Timothy Montler, professor of linguistics in the Department of English, has a $317,502 Documenting Endangered Languages grant from the National Endowment for the Humanities to create a Klallam dictionary and electronic text archive. His project was designated an NEH "We The People" project for promoting knowledge and understanding of American history and culture.
The dictionary and electronic text archive are Montler's continuation of his preservation of Klallam, a language used by the Lower Elwha Klallam American Indian tribe in northwest Washington.
In 1992, only eight members of the tribe - all in their 70s or older - had grown up speaking Klallam, and very few members could sing traditional songs and relate tribal legends in folklore in the language.
Wanting more members to learn the native language, staff members of the tribe's cultural office contacted Montler, who had been recommended to them by an anthropologist for Olympic National Park in Washington.
As a doctoral student at the University of Hawaii, Montler had received a working knowledge of Saanich, a language similar to Klallam that is spoken by the Salish tribe living on Vancouver Island. He also had assisted his professor, Laurence C. Thompson, who was the first linguist to collect and publish grammatical information on Klallam.
Montler began visiting the Lower Elwha and other nearby reservations almost every summer and created computer games for schools in Port Angeles, Wash., near the Lower Elwha Klallam reservation, to teach the language.
After Montler developed teaching materials, Port Angeles High School began offering Klallam language classes for foreign language credit, and several elementary schools also teach Klallam.
Montler says the dictionary and electronic text archive, which staff members at the Klallam Language Program asked him to produce, are two other tools for teaching the language.

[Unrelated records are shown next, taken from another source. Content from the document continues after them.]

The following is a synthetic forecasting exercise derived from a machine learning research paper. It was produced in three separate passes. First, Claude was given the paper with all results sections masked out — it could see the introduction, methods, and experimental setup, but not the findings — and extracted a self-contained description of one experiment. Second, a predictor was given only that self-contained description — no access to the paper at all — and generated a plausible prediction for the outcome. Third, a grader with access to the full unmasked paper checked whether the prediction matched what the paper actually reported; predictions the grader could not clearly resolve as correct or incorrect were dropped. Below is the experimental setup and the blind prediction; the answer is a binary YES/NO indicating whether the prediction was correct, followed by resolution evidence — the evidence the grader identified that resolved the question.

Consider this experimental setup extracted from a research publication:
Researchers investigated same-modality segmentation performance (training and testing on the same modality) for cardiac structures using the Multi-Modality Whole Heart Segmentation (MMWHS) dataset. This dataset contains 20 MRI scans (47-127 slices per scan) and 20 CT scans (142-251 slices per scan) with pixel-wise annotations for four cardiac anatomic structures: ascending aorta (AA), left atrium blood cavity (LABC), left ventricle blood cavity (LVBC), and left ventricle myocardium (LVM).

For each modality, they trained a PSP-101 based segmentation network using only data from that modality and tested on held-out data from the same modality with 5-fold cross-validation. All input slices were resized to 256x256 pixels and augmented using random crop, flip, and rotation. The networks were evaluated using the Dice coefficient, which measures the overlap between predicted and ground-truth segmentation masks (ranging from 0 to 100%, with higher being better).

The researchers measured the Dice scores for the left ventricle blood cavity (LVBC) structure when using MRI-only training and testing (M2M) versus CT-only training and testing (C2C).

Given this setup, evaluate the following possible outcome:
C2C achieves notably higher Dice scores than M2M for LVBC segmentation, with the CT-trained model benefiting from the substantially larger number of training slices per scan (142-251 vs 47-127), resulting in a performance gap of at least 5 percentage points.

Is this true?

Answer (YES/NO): NO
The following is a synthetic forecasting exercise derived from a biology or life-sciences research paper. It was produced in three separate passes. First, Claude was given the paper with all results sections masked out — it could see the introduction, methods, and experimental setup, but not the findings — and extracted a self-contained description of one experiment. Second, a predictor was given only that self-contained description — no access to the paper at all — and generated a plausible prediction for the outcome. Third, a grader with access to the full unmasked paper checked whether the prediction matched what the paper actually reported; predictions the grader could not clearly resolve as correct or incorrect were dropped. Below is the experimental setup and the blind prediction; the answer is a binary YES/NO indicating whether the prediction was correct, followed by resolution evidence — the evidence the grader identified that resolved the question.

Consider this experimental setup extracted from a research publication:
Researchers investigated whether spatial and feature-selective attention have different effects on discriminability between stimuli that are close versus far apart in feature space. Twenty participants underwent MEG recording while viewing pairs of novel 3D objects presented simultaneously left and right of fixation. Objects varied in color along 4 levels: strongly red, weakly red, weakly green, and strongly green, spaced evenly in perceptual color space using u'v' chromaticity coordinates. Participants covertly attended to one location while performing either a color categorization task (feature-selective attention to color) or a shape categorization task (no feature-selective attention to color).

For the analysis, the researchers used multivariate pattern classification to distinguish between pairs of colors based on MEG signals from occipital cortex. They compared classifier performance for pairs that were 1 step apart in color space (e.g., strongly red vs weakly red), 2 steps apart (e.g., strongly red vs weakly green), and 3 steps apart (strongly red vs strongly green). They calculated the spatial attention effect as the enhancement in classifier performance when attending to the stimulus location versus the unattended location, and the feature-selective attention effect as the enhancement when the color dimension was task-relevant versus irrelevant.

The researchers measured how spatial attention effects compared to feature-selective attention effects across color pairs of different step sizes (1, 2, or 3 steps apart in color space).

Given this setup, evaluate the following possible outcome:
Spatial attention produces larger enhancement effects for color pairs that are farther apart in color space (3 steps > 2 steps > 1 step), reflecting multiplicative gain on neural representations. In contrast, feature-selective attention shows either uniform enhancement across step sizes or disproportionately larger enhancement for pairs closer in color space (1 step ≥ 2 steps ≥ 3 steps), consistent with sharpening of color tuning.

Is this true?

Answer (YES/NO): NO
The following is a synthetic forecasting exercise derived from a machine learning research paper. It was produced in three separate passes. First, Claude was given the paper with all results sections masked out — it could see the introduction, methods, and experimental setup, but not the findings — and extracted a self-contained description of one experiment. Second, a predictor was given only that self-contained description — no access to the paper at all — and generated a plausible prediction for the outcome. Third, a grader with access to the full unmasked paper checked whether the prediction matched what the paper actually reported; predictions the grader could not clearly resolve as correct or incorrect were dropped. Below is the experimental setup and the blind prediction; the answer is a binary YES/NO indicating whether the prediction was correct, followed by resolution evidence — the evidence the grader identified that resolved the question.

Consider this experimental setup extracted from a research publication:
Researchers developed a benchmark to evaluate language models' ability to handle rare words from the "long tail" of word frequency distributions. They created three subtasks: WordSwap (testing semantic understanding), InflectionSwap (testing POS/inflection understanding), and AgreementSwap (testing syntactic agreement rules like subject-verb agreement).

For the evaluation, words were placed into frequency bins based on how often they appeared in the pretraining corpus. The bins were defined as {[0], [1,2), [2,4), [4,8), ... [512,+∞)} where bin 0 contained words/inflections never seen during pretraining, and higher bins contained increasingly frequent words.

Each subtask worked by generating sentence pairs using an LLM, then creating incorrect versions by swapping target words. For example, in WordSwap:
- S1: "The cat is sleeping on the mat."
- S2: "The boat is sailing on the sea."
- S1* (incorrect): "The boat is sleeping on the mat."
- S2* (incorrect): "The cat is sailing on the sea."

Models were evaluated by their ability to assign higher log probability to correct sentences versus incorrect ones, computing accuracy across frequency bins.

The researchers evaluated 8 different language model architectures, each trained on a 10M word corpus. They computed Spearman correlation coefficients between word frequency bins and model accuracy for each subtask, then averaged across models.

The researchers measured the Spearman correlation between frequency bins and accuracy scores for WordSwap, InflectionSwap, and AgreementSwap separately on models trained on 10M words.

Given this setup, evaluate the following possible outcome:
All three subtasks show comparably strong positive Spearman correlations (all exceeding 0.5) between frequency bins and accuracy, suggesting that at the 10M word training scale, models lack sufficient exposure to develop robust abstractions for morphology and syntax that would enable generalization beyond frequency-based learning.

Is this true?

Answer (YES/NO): NO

"The text and the electronic archive will be created together," he says. "Each word will have a reference and a link to a sound file, and the archive will be easily searchable."
In addition to the thousands of pages of notes and hundreds of hours of recordings on the Klallam language that he has collected, Montler now has 500 pages of notes and 30 hours of recordings that Thompson and his wife, linguist M. Terry Thompson gathered.

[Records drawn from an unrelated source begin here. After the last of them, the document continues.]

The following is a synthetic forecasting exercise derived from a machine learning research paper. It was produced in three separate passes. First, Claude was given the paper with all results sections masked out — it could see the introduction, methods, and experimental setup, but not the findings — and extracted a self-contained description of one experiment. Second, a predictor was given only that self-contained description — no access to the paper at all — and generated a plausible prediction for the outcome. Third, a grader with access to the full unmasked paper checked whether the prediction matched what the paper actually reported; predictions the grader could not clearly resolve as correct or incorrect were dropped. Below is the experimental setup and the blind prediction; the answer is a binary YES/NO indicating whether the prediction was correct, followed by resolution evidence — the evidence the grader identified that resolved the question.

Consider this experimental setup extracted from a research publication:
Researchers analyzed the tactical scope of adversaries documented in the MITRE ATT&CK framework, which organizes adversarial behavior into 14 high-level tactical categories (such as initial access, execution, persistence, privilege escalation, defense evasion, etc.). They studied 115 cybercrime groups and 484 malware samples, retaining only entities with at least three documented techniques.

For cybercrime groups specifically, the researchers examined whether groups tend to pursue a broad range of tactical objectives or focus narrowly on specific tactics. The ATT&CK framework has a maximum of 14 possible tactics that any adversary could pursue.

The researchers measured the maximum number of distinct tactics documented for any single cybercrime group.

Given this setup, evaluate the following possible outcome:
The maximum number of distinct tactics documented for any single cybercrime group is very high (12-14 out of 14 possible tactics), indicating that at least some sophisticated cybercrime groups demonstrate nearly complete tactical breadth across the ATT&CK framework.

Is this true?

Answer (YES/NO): YES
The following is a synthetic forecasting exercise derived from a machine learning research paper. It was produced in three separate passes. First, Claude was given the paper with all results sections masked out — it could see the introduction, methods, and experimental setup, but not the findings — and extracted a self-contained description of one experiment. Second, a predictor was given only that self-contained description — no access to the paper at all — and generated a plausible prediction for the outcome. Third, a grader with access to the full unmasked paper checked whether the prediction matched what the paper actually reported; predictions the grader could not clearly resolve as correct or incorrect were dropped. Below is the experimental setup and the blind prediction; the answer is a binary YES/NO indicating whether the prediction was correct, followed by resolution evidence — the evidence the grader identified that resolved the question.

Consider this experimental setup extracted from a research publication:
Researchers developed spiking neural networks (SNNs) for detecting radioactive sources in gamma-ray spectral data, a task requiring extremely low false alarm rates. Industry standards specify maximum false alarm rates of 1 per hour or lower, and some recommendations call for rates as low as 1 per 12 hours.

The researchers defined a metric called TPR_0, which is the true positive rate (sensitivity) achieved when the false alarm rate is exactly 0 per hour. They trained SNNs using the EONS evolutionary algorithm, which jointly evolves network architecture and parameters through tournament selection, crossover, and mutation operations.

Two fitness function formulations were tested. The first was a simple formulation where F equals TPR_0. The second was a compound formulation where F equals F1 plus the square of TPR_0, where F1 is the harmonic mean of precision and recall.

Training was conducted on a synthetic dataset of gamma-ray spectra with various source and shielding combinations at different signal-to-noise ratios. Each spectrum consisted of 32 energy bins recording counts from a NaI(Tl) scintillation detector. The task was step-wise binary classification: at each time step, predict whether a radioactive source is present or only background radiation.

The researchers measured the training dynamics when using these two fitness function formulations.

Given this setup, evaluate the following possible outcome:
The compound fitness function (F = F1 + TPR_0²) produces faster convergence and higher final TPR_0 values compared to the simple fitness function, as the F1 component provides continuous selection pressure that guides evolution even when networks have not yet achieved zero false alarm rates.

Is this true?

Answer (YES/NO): YES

He says their work is particularly valuable for him because his professor "worked with speakers who were from Jamestown and Port Gamble, at the opposite end of Klallam territory from where I worked." Montler added the Thompsons also interviewed elders who were a generation older than those he interviewed.

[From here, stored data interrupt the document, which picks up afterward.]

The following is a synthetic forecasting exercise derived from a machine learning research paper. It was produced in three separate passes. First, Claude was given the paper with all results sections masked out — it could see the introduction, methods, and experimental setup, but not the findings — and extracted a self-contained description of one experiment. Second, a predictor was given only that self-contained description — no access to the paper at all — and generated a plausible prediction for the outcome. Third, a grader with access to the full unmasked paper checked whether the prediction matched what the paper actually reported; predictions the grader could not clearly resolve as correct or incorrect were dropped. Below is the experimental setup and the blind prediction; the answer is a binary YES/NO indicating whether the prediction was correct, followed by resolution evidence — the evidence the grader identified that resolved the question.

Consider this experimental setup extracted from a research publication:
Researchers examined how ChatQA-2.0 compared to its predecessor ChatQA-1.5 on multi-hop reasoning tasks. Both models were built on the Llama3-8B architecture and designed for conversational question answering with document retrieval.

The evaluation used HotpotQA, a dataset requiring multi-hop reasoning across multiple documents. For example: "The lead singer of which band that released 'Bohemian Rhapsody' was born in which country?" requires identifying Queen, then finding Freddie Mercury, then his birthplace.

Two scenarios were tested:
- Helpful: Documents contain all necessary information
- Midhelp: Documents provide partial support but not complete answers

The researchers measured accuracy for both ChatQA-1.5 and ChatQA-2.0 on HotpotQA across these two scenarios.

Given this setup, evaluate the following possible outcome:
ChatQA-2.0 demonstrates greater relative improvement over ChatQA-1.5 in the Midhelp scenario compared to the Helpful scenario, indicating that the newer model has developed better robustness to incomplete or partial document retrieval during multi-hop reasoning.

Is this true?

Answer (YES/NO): NO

Already the author of 47 chapters of a not-yet-published Klallam grammar reference book, Montler says he hopes the dictionary and electronic text archive will be immediately used by members of the tribe and students learning Klallam in the Port Angeles schools.
With the Klallam Language Program now providing texts of folktales in the native language, those learning Klallam "have reached a point where a simple wordlist is not enough," he says.
"A comprehensive Klallam dictionary is needed now and must be done now, while I still have native-speaking elders to help me," he says.